Imagine a set of food items on a table, hot dog amongst them, but not other pseudo-sandwiches. I ask you to "Please pass me that sandwich." If there is but a moment's pause in your mind before you reach for the hot dog, even if it's as you surmise I must be speaking about the hot dog as there are no other sandwich-like items available, then it is not a sandwich.
Psycholinguisitics understands this effect. The "wrong" word is increasing cognitive load and slowing down the listener's comprehension. The exact same thing happens when pronoun use is unclear and a person has to parse the most likely referent from context.

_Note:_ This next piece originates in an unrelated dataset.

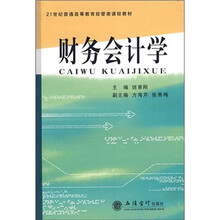 21世纪普通高等教育经管类课程教材：财务会计学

Language, especially English, is not computer code but leveraging the existing "libraries" of meaning and declaring variables carefully is usually very useful.

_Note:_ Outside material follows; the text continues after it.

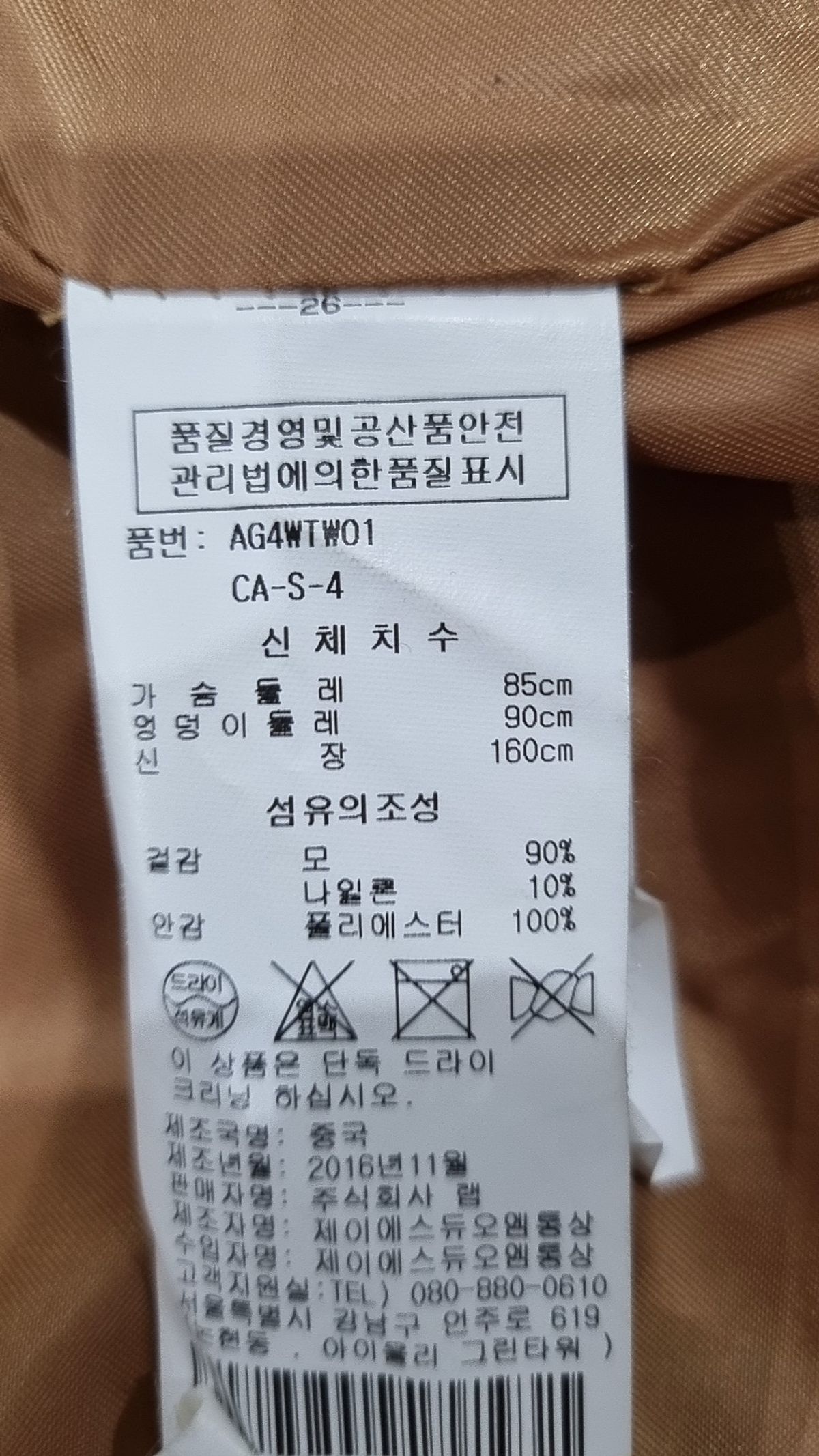 랩(LAP) 겨울 기타 코트 85-90-160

I wish we had a dialect or subset of English that was intended to be more like computer code, and would be used for precisely specifying things. I have no idea how we'd do such a thing, and it'd never be adopted (and probably it's been tried!). But trying to write English in a way that can't be misinterpreted can be a real chore.

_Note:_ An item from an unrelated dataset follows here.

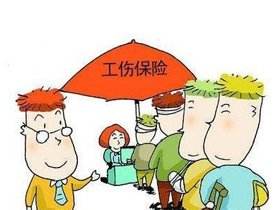 青岛市建管局要求对农民工统一办理工伤保险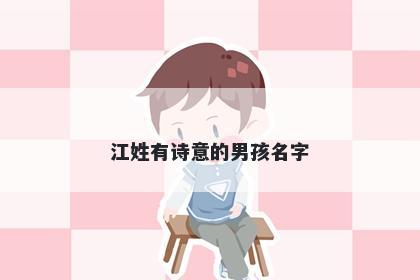 江姓有诗意的男孩名字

I think "legalese" might be close to what you're describing. It can still be ambiguous, but it seems to be our best attempt at avoiding that. Some forms of technical writing may also meet your definition.
I do plenty of technical writing just documenting software I write, and that's definitely what has me pining for something a little more prescriptive. Even just reordering some words can suggest different meanings and it's very difficult to step outside my own understanding of what I'm writing about to see it with "fresh eyes", how someone else may interpret it.
I have to acknowledge that legalese does meet the criteria! Someone else mentioned that too. It feels very far off from what I had in mind though. Maybe just because I don't speak it fluently!